--- BEGIN ---

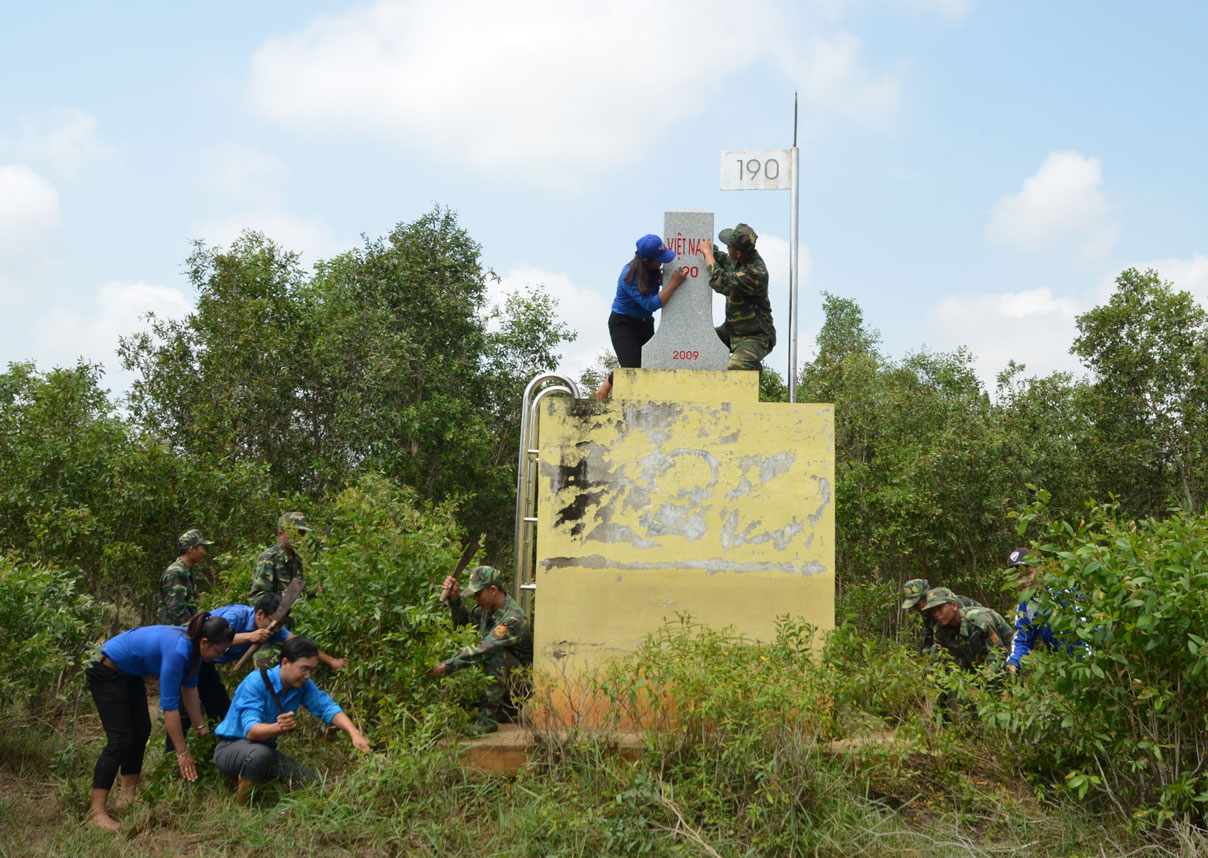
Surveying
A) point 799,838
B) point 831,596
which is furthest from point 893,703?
point 799,838

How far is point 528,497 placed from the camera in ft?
22.0

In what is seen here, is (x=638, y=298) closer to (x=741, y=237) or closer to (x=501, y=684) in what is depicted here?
(x=741, y=237)

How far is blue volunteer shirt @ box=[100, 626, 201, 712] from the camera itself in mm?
5559

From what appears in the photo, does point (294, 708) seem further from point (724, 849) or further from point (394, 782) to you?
point (724, 849)

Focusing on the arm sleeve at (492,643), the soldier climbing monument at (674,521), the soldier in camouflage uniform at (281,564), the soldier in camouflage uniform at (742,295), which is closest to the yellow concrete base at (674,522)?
the soldier climbing monument at (674,521)

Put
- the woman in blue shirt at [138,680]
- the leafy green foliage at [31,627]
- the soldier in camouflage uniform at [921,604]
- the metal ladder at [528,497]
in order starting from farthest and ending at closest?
1. the soldier in camouflage uniform at [921,604]
2. the metal ladder at [528,497]
3. the leafy green foliage at [31,627]
4. the woman in blue shirt at [138,680]

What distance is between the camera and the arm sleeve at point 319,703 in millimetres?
5527

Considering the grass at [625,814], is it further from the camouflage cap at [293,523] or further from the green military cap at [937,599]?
the camouflage cap at [293,523]

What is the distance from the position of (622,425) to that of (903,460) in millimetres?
9933

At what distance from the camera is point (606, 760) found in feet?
16.4

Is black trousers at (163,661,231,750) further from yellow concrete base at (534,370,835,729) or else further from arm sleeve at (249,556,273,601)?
yellow concrete base at (534,370,835,729)

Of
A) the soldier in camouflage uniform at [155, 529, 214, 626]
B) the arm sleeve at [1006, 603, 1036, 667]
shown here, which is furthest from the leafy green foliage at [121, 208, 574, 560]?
the arm sleeve at [1006, 603, 1036, 667]

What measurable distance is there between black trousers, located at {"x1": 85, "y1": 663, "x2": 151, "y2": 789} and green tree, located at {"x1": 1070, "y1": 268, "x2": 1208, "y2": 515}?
1499 centimetres

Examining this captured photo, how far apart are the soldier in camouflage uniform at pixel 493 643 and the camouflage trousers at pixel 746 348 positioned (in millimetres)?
2248
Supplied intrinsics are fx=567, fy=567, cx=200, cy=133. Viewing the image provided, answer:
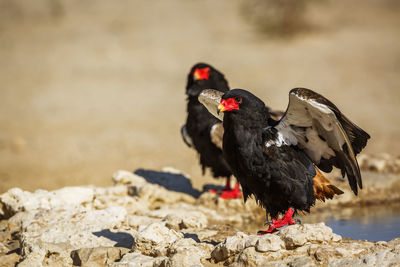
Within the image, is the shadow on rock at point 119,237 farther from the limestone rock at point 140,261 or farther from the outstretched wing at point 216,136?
the outstretched wing at point 216,136

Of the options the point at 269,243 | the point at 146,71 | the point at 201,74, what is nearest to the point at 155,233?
the point at 269,243

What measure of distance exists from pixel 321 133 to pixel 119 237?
2.58 meters

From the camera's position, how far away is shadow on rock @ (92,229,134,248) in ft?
20.5

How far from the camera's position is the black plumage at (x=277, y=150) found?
5496mm

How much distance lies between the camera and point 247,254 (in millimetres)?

--- END ---

**Task directions**
Working from the material above, transcribe it exactly while omitting pictures.

**Exercise answer**
Surveying
A) point 799,838
B) point 831,596
which is furthest from point 893,703?
point 799,838

How far is point 528,497 placed from the camera in ft?
22.0

In what is seen here, is (x=638, y=298) closer to (x=741, y=237) or closer to (x=501, y=684) in what is depicted here?
(x=741, y=237)

How far is blue volunteer shirt @ box=[100, 626, 201, 712] from the camera itself in mm?
5559

From what appears in the photo, does point (294, 708) seem further from point (724, 849) or further from point (394, 782) to you?
point (724, 849)

Focusing on the arm sleeve at (492,643), the soldier climbing monument at (674,521), the soldier in camouflage uniform at (281,564), the soldier in camouflage uniform at (742,295), which is closest to the yellow concrete base at (674,522)?
the soldier climbing monument at (674,521)

Put
- the woman in blue shirt at [138,680]
- the leafy green foliage at [31,627]
- the soldier in camouflage uniform at [921,604]
- the metal ladder at [528,497]
in order starting from farthest and ending at closest?
1. the soldier in camouflage uniform at [921,604]
2. the metal ladder at [528,497]
3. the leafy green foliage at [31,627]
4. the woman in blue shirt at [138,680]

What distance is between the camera and the arm sleeve at point 319,703 in millimetres?
5527

Considering the grass at [625,814], is it further from the camouflage cap at [293,523] or further from the green military cap at [937,599]?
the camouflage cap at [293,523]

What is the distance from the position of (622,425) to that of (903,460) in millimetres?
9933

At what distance from the camera is point (606, 760) found in feet?
16.4

Is black trousers at (163,661,231,750) further from yellow concrete base at (534,370,835,729) or else further from arm sleeve at (249,556,273,601)?
yellow concrete base at (534,370,835,729)

Of
A) the soldier in camouflage uniform at [155, 529, 214, 626]
B) the arm sleeve at [1006, 603, 1036, 667]
shown here, which is furthest from the leafy green foliage at [121, 208, 574, 560]?
the arm sleeve at [1006, 603, 1036, 667]

What measurable distance is there between black trousers, located at {"x1": 85, "y1": 663, "x2": 151, "y2": 789} and green tree, located at {"x1": 1070, "y1": 268, "x2": 1208, "y2": 515}?
1499 centimetres

Examining this captured photo, how far apart are the soldier in camouflage uniform at pixel 493 643 and the camouflage trousers at pixel 746 348 positioned (in millimetres)?
2248
Supplied intrinsics are fx=567, fy=567, cx=200, cy=133. Viewing the image provided, answer:
Within the image, is the shadow on rock at point 119,237 farther from the limestone rock at point 140,261 or farther from the outstretched wing at point 216,136?
the outstretched wing at point 216,136

Of the options the point at 269,243 | the point at 146,71 | the point at 201,74, what is nearest to the point at 155,233?
the point at 269,243

What measure of distance exists from pixel 321 133 to pixel 119 237?
2.58 meters

From the camera's position, how far away is shadow on rock @ (92,229,134,248) in ft?
20.5

How far from the camera's position is the black plumage at (x=277, y=150) found?
5496mm

How much distance lies between the camera and point 247,254 (in millimetres)?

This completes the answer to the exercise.